___ Ausgewählter Textauszug

Wir als Vikarinnen und Vikare, und nur für diese Berufsgruppe kann
ich hier sprechen, können im Vergleich zu allen Theologengenerationen
vor uns einen entscheidenden Unterschied für uns reklamieren: wir
sind die ersten in der Geschichte der EKvW, die auf die grundsätzliche
Fähigkeit und Bereitschaft, die nun auch von der Reformvorlage postulierten
Qualitätsmerkmale kirchlicher Zukunftsentwicklung auch umsetzen zu
können, bereits einmal überprüft worden sind. Wir sind
mithin die ersten, die den Beginn einer kirchlichen Personalentwicklung
für Theologinnen und Theologen bereits kennengelernt haben. Mitgliederorientierung
und "Wachsen gegen den Trend" gehören bereits zu den Eckpfeilern
unseres eigenen Zugangs zur Vikariatsausbildung. Anders ist uns eine zukunftsfähige
Kirche nicht vorstellbar.
Damit komme ich zum 2. Punkt: Menschen, die in der Kirche arbeiten. Von
besonderem Interesse ist hier für uns selbstverständlich die
Reform des Pfarrbildes. Damit sollen die Erörterungen der Reformvorlage
zur ehrenamtlichen Arbeit sowie zur hauptamtlichen Arbeit anderer Berufsgruppen
keineswegs herabgewürdigt oder hinten angestellt sein - im Gegenteil!
Wir als Vikarinnen und Vikare wollen keine auf das Pfarramt konzentrierte
Kirche, sondern eine echte Gemeinschaft der Dienste. Und dazu gehört
zweifellos eine grundlegende Neuorientierung im Pfarrberuf und im Amtsverständnis.

______

**Aufgabenstellung:** Bearbeite den Textauszug von „Wir als Vikarinnen und Vikare wollen“ bis „und im Amtsverständnis.“ und gib diese Stelle wieder, wobei „Pfarrberuf“ durch „Pfarrdienst“ ersetzt wird. Arbeite ausschließlich mit dem Textauszug.

___ Datensätze

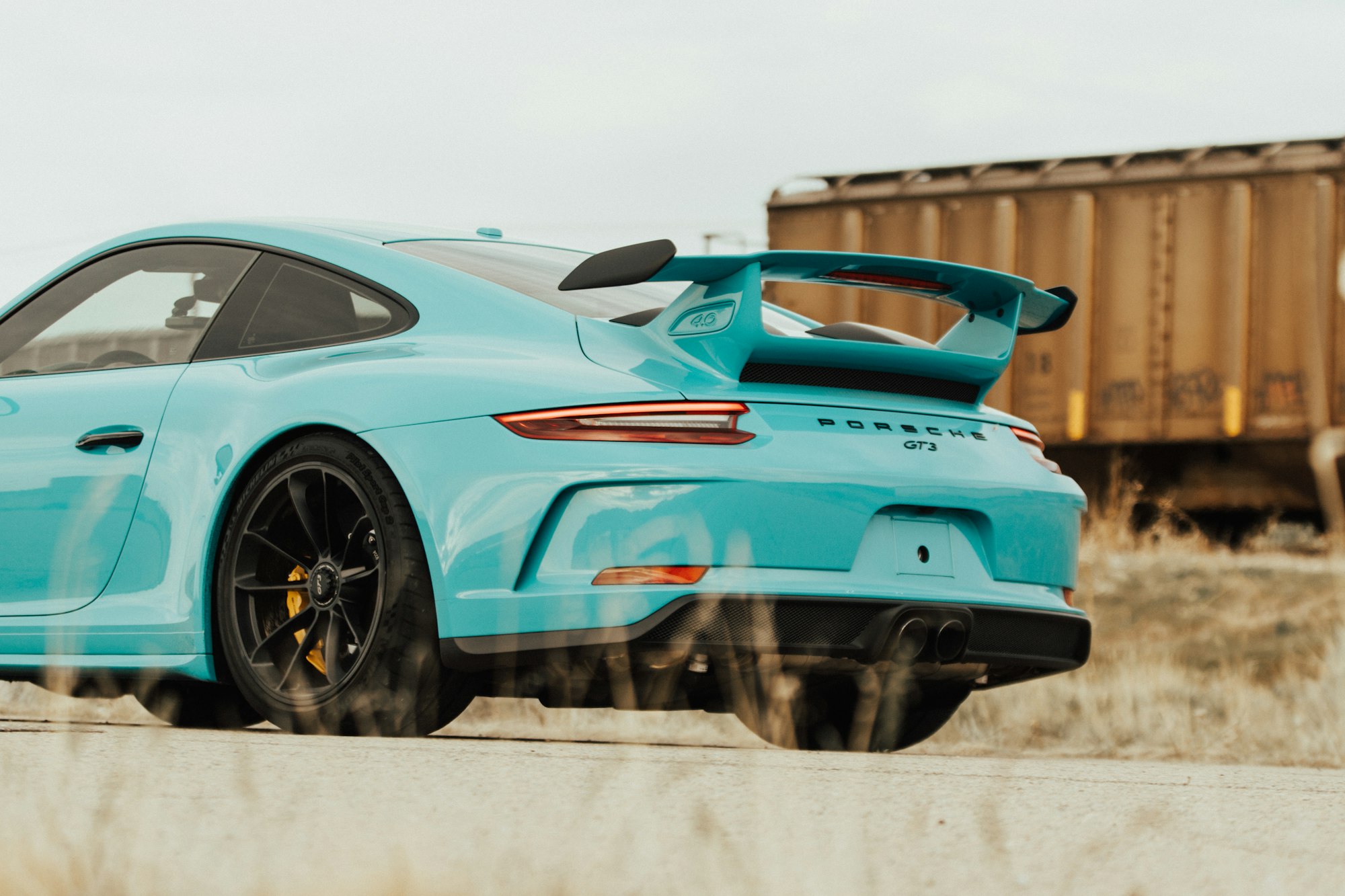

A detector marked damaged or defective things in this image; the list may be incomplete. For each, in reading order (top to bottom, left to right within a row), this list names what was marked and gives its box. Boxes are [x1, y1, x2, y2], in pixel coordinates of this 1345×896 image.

rusty freight train car [769, 137, 1345, 516]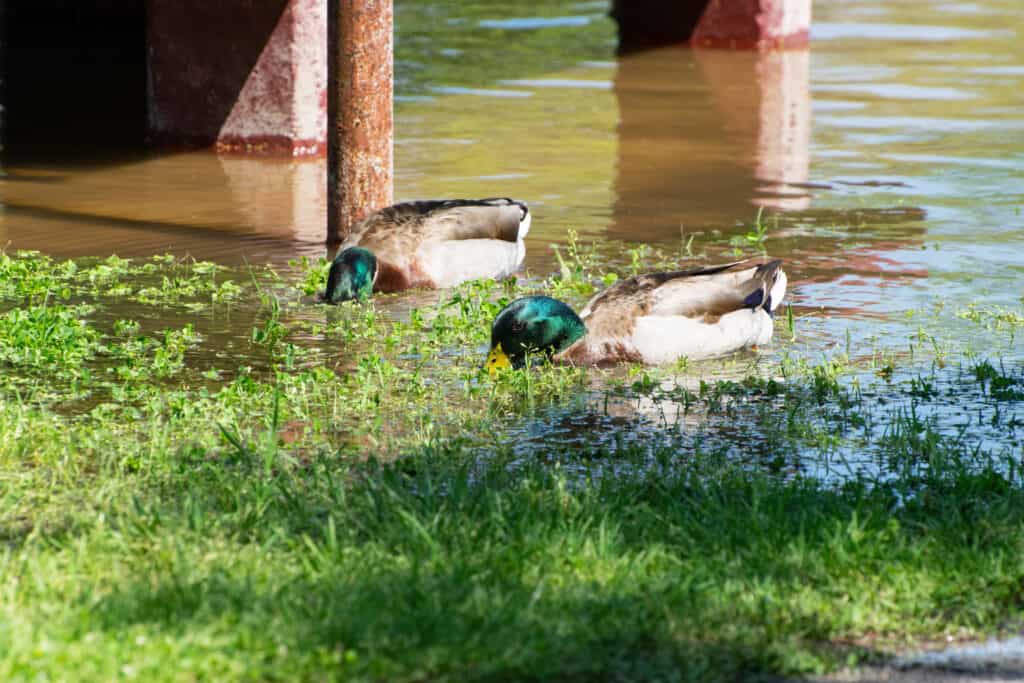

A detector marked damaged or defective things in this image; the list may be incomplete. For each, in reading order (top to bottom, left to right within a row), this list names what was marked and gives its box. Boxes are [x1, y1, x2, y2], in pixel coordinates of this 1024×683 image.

rusty pole [327, 0, 391, 244]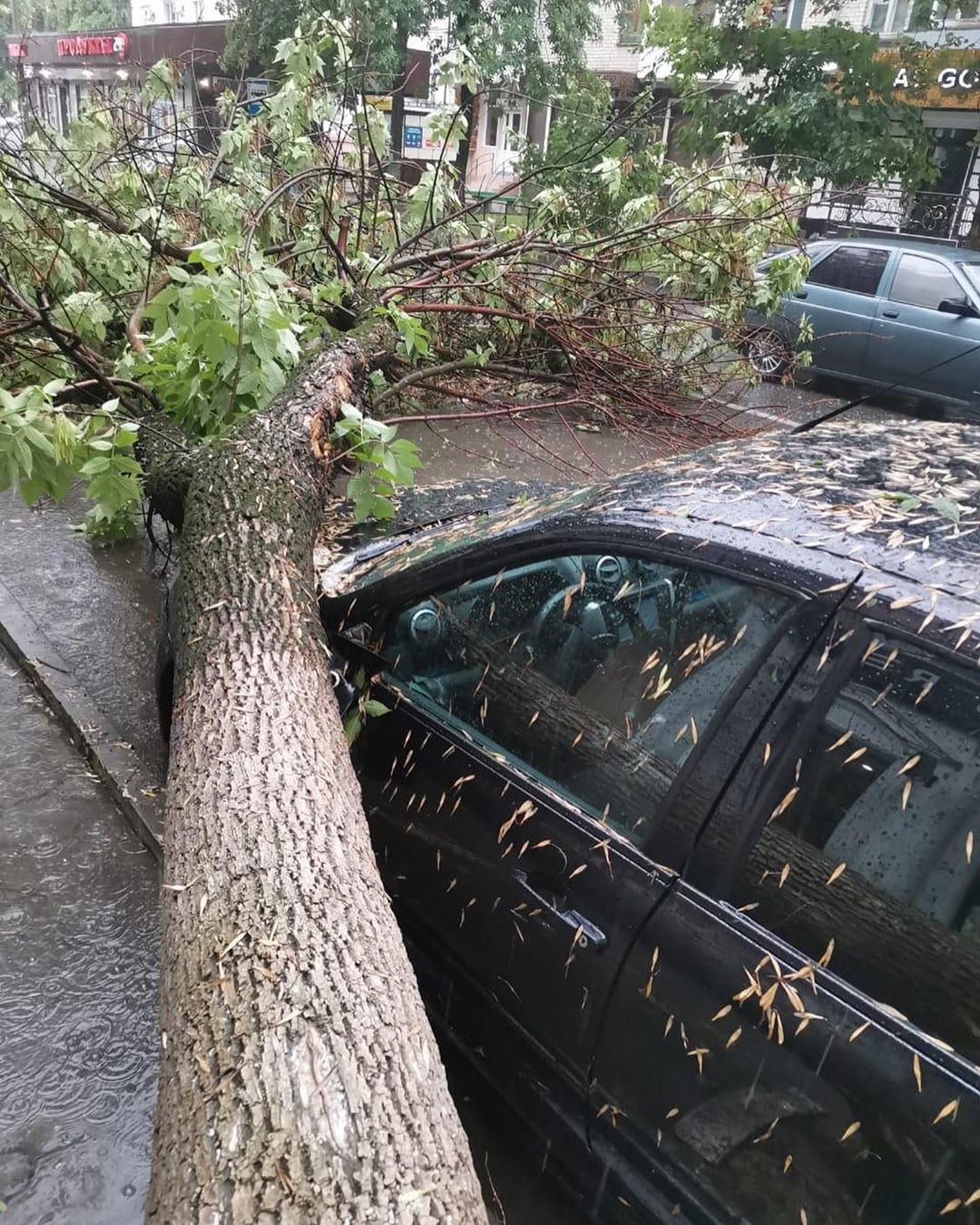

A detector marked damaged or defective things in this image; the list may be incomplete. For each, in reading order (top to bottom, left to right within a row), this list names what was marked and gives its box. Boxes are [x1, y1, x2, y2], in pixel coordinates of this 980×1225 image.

damaged vehicle [155, 425, 980, 1225]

______

**Ergebnis der Übung:**
Wir als Vikarinnen und Vikare wollen keine auf das Pfarramt konzentrierte
Kirche, sondern eine echte Gemeinschaft der Dienste. Und dazu gehört
zweifellos eine grundlegende Neuorientierung im Pfarrdienst und im Amtsverständnis.